- **Your instructions**:
Everything from the line that contains "Relative to the" through the final line of the records should be written out exactly, and nothing outside that span.

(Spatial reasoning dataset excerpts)
+ + + +
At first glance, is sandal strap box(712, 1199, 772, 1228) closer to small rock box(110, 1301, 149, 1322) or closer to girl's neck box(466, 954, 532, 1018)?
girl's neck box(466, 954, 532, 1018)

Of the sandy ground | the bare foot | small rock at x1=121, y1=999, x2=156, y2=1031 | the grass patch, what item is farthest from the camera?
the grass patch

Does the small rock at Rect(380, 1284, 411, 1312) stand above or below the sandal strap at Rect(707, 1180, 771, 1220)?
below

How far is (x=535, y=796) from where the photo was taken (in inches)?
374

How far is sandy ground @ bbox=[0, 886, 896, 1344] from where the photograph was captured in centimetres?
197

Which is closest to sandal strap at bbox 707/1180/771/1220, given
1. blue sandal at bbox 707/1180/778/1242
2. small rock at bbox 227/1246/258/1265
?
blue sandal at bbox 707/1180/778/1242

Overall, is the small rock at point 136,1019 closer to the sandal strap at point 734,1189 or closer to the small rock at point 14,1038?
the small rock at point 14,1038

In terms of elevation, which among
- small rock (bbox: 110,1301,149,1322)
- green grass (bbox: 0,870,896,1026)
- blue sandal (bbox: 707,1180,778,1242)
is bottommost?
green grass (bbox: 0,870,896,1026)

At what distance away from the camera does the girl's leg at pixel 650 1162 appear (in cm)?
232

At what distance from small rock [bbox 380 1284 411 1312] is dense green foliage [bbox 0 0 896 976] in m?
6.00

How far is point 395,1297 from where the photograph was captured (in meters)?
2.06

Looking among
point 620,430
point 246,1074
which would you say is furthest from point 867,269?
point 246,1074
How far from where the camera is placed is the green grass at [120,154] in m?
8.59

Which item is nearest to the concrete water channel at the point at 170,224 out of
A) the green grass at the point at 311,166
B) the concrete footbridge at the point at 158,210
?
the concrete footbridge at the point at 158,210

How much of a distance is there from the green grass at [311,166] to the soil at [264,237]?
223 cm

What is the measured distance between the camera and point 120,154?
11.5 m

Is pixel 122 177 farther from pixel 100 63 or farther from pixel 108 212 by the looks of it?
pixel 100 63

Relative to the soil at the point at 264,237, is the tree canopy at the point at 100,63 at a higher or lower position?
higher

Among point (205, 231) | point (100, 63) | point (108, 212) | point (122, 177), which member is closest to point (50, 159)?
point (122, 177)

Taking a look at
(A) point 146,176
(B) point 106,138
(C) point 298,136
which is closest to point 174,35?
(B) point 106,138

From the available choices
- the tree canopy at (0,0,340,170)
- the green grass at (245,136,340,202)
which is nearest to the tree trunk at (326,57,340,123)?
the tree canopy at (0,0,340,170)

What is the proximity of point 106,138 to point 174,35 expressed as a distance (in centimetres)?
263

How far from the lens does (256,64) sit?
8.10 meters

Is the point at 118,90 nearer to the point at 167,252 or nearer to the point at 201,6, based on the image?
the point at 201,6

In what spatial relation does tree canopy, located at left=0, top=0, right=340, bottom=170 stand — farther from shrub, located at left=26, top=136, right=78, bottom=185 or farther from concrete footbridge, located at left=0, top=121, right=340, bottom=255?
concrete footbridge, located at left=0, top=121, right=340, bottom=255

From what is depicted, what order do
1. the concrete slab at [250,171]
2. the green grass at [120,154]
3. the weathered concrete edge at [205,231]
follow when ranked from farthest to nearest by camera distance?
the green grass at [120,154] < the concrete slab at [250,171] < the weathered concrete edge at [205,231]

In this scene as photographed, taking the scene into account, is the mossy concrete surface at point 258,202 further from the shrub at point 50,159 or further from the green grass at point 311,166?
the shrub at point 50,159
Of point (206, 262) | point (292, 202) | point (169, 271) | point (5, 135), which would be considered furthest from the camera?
+ + + +
- **Task output**:
Relative to the soil at the point at 264,237, is the tree canopy at the point at 100,63 at a higher or lower position?
higher

Among point (205, 231) | point (100, 63) | point (108, 212) | point (122, 177), which member is closest to point (50, 159)?
point (122, 177)

Taking a look at
(A) point 146,176
(B) point 106,138
(C) point 298,136
which is closest to point 174,35?
(B) point 106,138

From the available choices
- the tree canopy at (0,0,340,170)
- the green grass at (245,136,340,202)
which is nearest to the tree trunk at (326,57,340,123)?
the tree canopy at (0,0,340,170)

What is the proximity of point 106,138 to point 174,35 expressed as a distance (in centimetres)?
263

How far from the lens does (256,64) sit?
8.10 meters

Is the point at 118,90 nearer to the point at 167,252 or nearer to the point at 201,6, based on the image?
the point at 201,6

In what spatial relation does tree canopy, located at left=0, top=0, right=340, bottom=170 stand — farther from shrub, located at left=26, top=136, right=78, bottom=185 or farther from concrete footbridge, located at left=0, top=121, right=340, bottom=255?
concrete footbridge, located at left=0, top=121, right=340, bottom=255

From what is depicted, what order do
1. the concrete slab at [250,171]
2. the green grass at [120,154]
3. the weathered concrete edge at [205,231]
follow when ranked from farthest to nearest by camera distance?
the green grass at [120,154] < the concrete slab at [250,171] < the weathered concrete edge at [205,231]

In this scene as photographed, taking the scene into account, is the mossy concrete surface at point 258,202 further from the shrub at point 50,159 or further from the green grass at point 311,166?
the shrub at point 50,159
Of point (206, 262) | point (292, 202) | point (169, 271) | point (5, 135), which would be considered furthest from the camera?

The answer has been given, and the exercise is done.